Once endpoint has been created, you would be able to perform real-time inference.

### B. Create input payload

In [None]:
text = "Ice cream is a frozen dessert typically made from milk or cream that has been flavoured with a sweetener, either sugar or an alternative, and a spice, such as cocoa or vanilla, or with fruit, such as strawberries or peaches. Food colouring is sometimes added in addition to stabilizers. The mixture is cooled below the freezing point of water and stirred to incorporate air spaces and prevent detectable ice crystals from forming. It can also be made by whisking a flavoured cream base and liquid nitrogen together. The result is a smooth, semi-solid foam that is solid at very low temperatures (below 2 °C or 35 °F). It becomes more malleable as its temperature increases. Ice cream may be served in dishes, eaten with a spoon, or licked from edible wafer ice cream cones held by the hands as finger food. Ice cream may be served with other desserts—such as cake or pie—or used as an ingredient in cold dishes—like ice cream floats, sundaes, milkshakes, and ice cream cakes—or in baked items such as Baked Alaska. Italian ice cream is gelato. Frozen custard is a type of rich ice cream. Soft serve is softer and is often served at amusement parks and fast-food restaurants in America. Ice creams made from cow's milk alternatives, such as goat's or sheep's milk, or milk substitutes (e.g., soy, cashew, coconut, almond milk, or tofu), are available for those who are lactose intolerant, allergic to dairy protein, or vegan. Banana 'nice cream'[a] is a 100% fruit-based vegan alternative. Frozen yoghurt, or 'froyo', is similar to ice cream but uses yoghurt and can be lower in fat. Fruity sorbets or sherbets are not ice creams but are often available in ice cream shops. The meaning of the name 'ice cream' varies from one country to another. In some countries, such as the United States, 'ice cream' applies only to a specific variety, and most governments regulate the commercial use of the various terms according to the relative quantities of the main ingredients, notably the amount of cream.[1] Products that do not meet the criteria to be called ice cream are sometimes labelled 'frozen dairy dessert' instead.[2] In other countries, such as Italy and Argentina, one word is used for all variants."

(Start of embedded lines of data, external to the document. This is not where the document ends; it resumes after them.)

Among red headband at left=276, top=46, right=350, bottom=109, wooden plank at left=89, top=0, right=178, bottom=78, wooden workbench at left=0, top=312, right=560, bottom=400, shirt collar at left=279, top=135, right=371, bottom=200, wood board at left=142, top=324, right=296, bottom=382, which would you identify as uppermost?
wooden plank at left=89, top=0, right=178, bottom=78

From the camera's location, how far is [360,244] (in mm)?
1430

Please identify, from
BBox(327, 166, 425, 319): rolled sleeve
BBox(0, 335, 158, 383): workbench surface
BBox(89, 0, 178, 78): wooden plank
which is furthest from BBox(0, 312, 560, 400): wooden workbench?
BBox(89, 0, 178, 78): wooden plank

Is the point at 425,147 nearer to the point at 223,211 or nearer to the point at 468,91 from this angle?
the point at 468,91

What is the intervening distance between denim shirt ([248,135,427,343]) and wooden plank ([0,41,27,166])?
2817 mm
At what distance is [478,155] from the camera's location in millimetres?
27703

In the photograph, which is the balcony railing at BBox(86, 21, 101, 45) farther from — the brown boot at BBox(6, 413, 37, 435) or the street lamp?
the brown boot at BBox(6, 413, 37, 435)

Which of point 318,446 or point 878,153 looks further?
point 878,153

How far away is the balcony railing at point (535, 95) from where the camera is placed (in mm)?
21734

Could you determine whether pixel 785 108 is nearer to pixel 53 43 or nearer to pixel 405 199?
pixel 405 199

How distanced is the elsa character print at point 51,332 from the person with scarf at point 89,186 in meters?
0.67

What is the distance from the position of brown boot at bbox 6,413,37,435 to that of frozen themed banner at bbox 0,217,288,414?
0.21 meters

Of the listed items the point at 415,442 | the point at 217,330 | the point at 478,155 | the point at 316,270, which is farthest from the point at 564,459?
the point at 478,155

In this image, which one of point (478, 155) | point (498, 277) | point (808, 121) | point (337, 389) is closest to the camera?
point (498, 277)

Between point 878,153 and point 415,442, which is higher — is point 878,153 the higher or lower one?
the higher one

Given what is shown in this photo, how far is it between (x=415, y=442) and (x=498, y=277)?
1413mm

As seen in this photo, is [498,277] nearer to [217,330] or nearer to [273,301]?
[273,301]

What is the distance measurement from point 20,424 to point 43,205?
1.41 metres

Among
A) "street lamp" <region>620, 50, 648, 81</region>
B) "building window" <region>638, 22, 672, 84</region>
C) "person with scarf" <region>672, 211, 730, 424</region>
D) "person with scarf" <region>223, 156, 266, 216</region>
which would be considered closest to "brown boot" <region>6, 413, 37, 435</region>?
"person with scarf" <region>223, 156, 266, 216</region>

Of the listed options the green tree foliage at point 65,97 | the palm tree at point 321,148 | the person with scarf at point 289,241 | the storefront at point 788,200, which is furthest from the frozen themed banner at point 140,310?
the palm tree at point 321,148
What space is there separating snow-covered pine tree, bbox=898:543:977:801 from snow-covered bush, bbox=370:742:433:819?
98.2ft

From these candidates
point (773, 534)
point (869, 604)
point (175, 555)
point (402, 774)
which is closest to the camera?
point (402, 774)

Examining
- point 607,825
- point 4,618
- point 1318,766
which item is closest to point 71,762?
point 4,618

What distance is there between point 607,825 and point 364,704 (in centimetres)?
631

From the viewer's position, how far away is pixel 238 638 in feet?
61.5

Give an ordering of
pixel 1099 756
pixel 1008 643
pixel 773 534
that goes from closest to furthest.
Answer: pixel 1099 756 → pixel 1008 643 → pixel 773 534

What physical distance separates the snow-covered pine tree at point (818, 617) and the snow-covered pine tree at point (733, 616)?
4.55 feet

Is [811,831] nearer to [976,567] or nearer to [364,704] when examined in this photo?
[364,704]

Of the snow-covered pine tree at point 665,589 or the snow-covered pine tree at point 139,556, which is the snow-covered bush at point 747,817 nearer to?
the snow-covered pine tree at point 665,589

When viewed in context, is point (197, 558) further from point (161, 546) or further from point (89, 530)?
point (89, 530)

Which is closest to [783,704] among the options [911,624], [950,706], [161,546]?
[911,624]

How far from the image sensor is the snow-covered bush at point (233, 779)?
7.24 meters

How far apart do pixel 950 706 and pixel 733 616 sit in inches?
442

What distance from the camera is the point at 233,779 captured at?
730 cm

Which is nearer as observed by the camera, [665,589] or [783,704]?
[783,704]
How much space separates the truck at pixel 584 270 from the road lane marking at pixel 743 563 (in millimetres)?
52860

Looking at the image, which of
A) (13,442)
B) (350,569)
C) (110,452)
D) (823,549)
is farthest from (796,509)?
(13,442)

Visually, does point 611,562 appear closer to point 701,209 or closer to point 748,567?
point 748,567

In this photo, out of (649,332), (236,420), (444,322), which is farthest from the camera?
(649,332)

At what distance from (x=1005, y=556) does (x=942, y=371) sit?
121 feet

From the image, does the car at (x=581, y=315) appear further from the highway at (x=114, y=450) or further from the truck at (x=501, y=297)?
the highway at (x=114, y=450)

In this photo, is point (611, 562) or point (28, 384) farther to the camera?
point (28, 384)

### C. Perform real-time inference

In [None]:
response = co.summarize(text=text)

### D. Visualize output

In [None]:
print(response)

### E. Optional Arguments

In [None]:
response = co.summarize(text=text, length="short", format_="bullets", extractiveness="low", temperature=0, additional_command="focusing on the next steps")

## 4. Clean-up

### A. Delete the endpoint

Now that you have successfully performed a real-time inference, you do not need the endpoint any more. You can terminate the endpoint to avoid being charged.

In [None]:
co.delete_endpoint()
co.close()

### B. Unsubscribe to the listing (optional)

If you would like to unsubscribe to the model package, follow these steps. Before you cancel the subscription, ensure that you do not have any [deployable model](https://console.aws.amazon.com/sagemaker/home#/models) created from the model package or using the algorithm. Note - You can find this information by looking at the container name associated with the model. 

**Steps to unsubscribe to product from AWS Marketplace**:
1. Navigate to __Machine Learning__ tab on [__Your Software subscriptions page__](https://aws.amazon.com/marketplace/ai/library?productType=ml&ref_=mlmp_gitdemo_indust)
2. Locate the listing that you want to cancel the subscription for, and then choose __Cancel Subscription__  to cancel the subscription.